* [SELECTION]
[Start]
When I buy a book at the store it stays bought, and the store is not going to
break in to my apartment and take that book back. Giving me my money back
would not make up for it in the slightest. If there's a dispute with the
publisher or copyright inheritors, that's Amazon's problem post-sale.
If they can do this in a quasi-legitimate situation ("We're going to get sued!
Fuck the customers!"), then they could do it at the behest of a government or
investor, or maniacal CEO.
When I buy a DRM-free book from O'Reilly or Packt, it stays bought.
Yes, book burning may be an inflammatory phrase, but I think it's apt.
------
iamtherockstar
My sister home schools two kids, cooks three squares a day, and doesn't care
if someone knows she googled for "bread pudding recipe." They have an old,
aging computer, and when I gave an Ubuntu CD to her husband, they were _so_
incredibly grateful.
[End]
* [PROVIDED MATERIAL]
[Start]
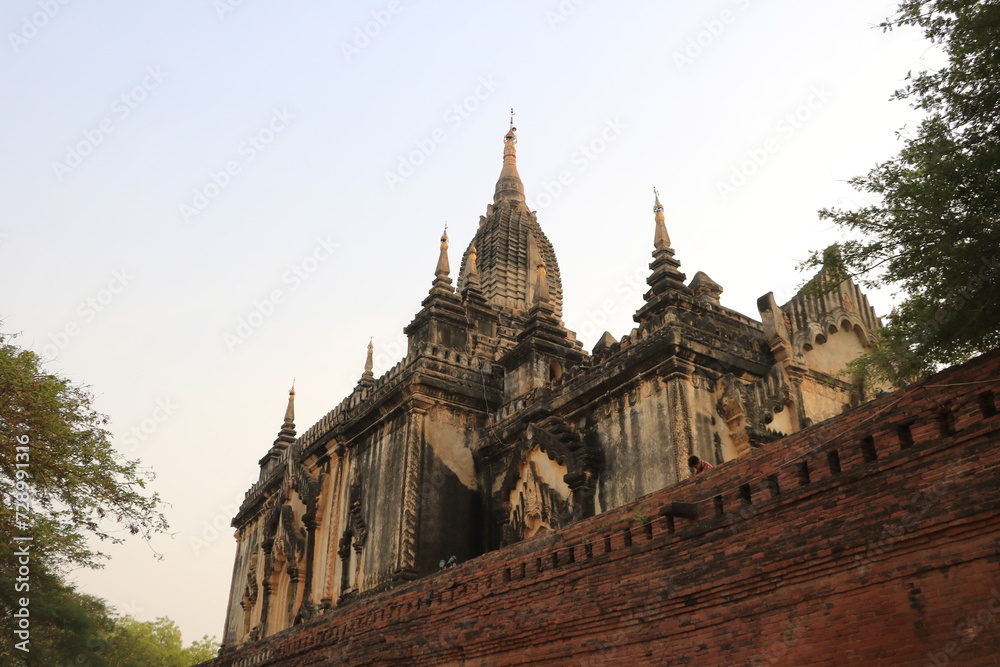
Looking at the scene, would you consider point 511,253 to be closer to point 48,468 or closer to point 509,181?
point 509,181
[End]
* [AIM OF THE TASK] Carry on the comment thread about bought books and DRM from the point where it stops, writing the next part of it rather than anything about the data.

* [EXERCISE ANSWER]
I see this feature being excellent for her, because she has a bunch of
documents on her computer that contain her recipes, and then maybe she'll see
a cookbook she might want to buy. Maybe she'll be looking for the days
curriculum, and see a book that might help her youngest figure out her
multiplication tables.
These are all relatively impractical use cases for the nerds of Hacker News.
Ubuntu will still serve their needs, but Canonical wants to "cross the chasm"
and have ordinary muggles using Ubuntu. Those people will find all of these
features "valuable" and don't actually _want_ to turn them off.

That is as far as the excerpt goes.